Chess is a highly competitive game that has accounted for many records being set in the history of chess tournaments. What are the most outstanding records and who made them can be found out here. The statistics is interwoven with many outstanding moments that contributed to the adrenalin rush in players and spectators resulting in records.
It is necessary to mention that Russia is the country with the greatest number of grandmasters. According to the list from January, Russia had 217 out of 1506 grandmasters. However, in 2005, Reykjavík had the greatest concentration of resident grandmasters with 8 GM players. The youngest player to receive his Grandmaster title by FIDE was Sergey Karjakin who qualified for the title in 2002 when he was exactly 12 years and seven months old.
Let us start with the longest chess game ever played in the history of chess. The length is measured in moves not time resulting in exactly 269 moves in total, but, as far as we are concerned, this could also be declared the longest game in hours.
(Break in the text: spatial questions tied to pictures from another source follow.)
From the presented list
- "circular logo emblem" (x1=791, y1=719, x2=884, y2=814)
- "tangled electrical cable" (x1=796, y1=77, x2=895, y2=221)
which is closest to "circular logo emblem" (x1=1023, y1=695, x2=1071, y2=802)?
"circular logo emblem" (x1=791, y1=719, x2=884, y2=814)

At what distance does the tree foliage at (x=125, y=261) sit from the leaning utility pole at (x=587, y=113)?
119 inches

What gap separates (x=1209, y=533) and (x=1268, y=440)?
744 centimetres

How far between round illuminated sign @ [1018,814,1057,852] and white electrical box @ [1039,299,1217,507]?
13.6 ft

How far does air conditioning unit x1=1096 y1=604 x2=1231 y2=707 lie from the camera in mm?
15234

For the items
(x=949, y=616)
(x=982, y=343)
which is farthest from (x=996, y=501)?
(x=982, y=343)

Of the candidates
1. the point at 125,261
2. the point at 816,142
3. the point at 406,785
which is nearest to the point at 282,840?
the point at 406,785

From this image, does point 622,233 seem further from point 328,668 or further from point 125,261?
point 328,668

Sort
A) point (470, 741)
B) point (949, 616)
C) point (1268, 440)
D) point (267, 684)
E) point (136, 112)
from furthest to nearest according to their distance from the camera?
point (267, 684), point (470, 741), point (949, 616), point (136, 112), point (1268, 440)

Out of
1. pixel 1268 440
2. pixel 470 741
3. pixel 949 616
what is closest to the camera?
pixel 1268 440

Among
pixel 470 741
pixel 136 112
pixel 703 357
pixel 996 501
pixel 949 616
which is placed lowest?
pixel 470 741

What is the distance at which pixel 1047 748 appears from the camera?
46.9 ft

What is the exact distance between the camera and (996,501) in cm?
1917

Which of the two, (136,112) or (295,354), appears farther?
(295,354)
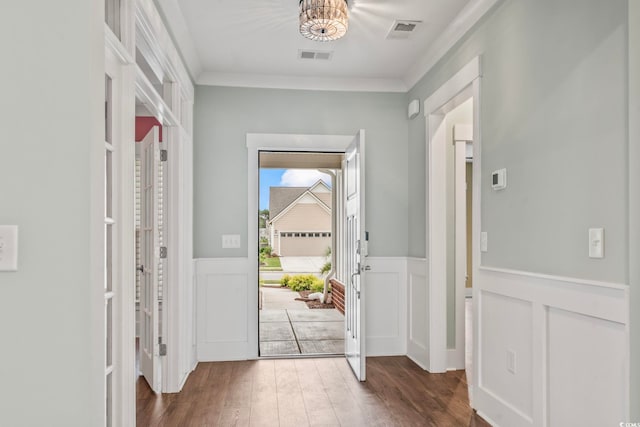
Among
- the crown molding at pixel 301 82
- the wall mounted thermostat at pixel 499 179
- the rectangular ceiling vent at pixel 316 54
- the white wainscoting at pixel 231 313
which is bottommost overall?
the white wainscoting at pixel 231 313

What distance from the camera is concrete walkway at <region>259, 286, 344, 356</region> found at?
16.4ft

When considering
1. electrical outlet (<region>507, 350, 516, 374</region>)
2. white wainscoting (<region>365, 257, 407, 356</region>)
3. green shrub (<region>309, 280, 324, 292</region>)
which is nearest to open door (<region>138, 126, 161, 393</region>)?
white wainscoting (<region>365, 257, 407, 356</region>)

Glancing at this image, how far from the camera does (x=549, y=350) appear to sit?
8.04ft

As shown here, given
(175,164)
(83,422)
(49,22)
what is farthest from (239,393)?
(49,22)

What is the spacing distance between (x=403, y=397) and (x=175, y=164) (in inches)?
95.3

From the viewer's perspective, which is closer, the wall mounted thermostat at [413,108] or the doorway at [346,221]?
the doorway at [346,221]

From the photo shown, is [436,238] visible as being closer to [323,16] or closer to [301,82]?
[301,82]

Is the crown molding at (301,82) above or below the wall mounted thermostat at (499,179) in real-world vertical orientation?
above

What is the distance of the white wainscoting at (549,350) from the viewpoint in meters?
2.00

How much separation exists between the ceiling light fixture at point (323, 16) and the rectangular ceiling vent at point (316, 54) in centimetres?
91

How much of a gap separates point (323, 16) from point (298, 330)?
13.2 ft

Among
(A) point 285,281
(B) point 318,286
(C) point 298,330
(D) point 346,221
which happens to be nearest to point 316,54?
(D) point 346,221

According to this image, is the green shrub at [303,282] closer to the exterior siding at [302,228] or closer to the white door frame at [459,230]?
Result: the exterior siding at [302,228]

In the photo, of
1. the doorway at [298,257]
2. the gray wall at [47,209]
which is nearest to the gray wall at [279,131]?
the doorway at [298,257]
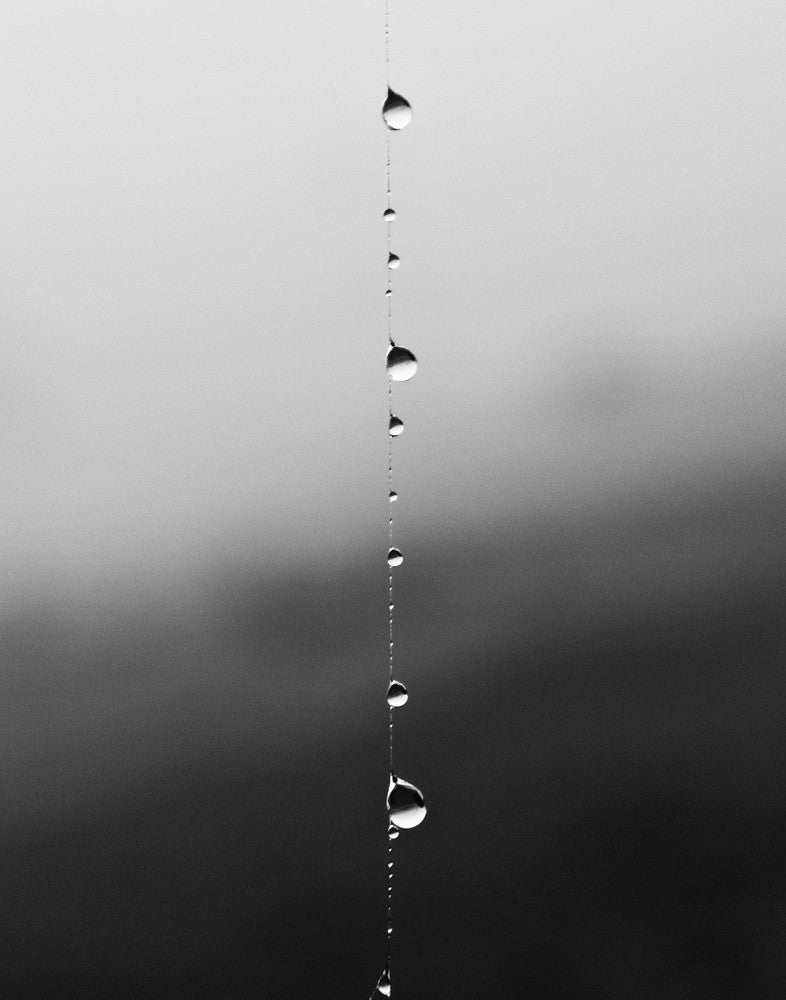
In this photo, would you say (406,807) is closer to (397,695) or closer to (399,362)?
(397,695)

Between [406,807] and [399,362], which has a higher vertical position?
[399,362]

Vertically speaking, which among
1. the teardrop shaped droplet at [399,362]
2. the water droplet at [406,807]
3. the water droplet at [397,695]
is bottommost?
the water droplet at [406,807]

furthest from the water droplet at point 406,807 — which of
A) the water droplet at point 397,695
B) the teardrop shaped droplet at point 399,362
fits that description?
the teardrop shaped droplet at point 399,362

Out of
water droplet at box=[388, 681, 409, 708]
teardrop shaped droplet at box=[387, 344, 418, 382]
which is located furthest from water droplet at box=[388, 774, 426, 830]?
teardrop shaped droplet at box=[387, 344, 418, 382]

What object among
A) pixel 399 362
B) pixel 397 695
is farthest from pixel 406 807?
pixel 399 362

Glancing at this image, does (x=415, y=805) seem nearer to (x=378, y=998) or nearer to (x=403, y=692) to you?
(x=403, y=692)

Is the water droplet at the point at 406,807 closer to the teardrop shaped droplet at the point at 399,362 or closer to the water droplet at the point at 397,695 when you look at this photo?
the water droplet at the point at 397,695

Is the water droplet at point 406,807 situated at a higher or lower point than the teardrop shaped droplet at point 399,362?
lower

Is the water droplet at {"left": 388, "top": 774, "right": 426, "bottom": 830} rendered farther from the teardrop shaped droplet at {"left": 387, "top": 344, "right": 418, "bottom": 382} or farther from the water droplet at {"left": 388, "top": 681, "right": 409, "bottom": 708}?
the teardrop shaped droplet at {"left": 387, "top": 344, "right": 418, "bottom": 382}
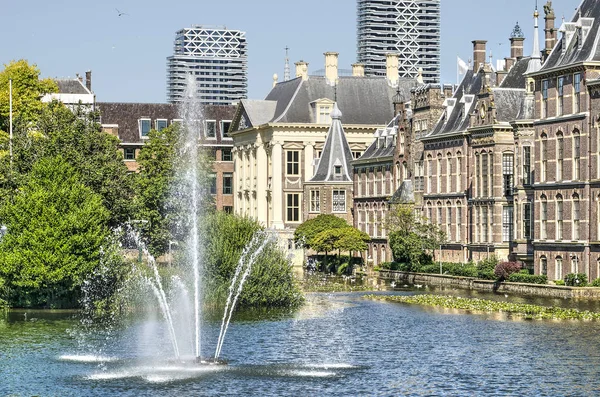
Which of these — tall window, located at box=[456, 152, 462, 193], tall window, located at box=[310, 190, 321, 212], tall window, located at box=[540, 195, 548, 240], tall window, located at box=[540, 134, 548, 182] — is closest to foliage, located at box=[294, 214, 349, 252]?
tall window, located at box=[310, 190, 321, 212]

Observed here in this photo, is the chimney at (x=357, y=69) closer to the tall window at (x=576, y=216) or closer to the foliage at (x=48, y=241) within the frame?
the tall window at (x=576, y=216)

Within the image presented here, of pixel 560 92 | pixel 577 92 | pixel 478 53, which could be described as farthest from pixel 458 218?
pixel 577 92

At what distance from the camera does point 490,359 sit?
51.1 meters

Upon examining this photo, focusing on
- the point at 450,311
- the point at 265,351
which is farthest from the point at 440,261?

The game lasted more than 20 hours just to result in a draw. The game took place at a tournament in former Yugoslavia in 1989 between Arsović and Nikolić. The FIDE Federation learnt something from that and remodelled its 50 Move Rule.
The longest decisive game ever played took place recently, in 2016. It concerns the Extraliga in the
Czech Republic and the tournament Turnov of 2016, where Danin and Azarov played a 239 move game and Danin, who needed the points to end the match in a draw of 4:4, won. Even if his effort paid off, his team had to leave the top Czech chess league. The second longest decisive game took 237 moves for Kosteniuk to win against Fressinet in 2007 at the Villandry tournament. The players were not counting the moves, so Fressinet did not use his chance to call a draw after they passed 50 moves.
When it comes to the shortest games ever played, there is actually the possibility to checkmate the opponent in exactly two moves. Amateur chess used to produce such short games between two opponents. A game that ended in the shortest possible moves was recorded in 1983 between Wood and Darling. Three wider two-move checkmate games were recorded, whereby the players with the black chess pieces were both time the winners. It even happened one time that a player with white pieces won the game in two moves. This means that the player with black pieces had only made one move before he was checkmated.
How else Can You Lose the Game
FIDE introduced a couple of rules to, sort of, punish players for misbehaviour. So, for example, when a chess player is late for a game, he automatically loses that game according to the recently introduced FIDE rules. Another thing that gets players disqualified (at least for the particular round in question) is when the player’s cell phone makes any sounds, then, the opponent wins the game automatically. Hou Yifan was only five seconds late for a game in the 2009 Chinese Championship, and he automatically lost that round.